**WHAT YOU NEED TO DO:**
Work out how many lines of the listing hold the string "White". Answer with that number alone.

**EXTRACTED INFORMATION:**

+ + + + + + +

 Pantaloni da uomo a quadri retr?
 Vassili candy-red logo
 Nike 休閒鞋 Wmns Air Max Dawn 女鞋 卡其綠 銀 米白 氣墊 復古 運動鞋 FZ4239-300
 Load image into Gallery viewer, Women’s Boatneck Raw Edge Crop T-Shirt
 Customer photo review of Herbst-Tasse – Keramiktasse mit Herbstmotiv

+ + + + + + +

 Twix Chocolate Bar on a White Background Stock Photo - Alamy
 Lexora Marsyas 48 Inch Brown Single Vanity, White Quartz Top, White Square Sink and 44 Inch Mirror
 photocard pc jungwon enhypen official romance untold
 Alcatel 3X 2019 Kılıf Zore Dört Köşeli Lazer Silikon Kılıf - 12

+ + + + + + +

**ANSWER:**
2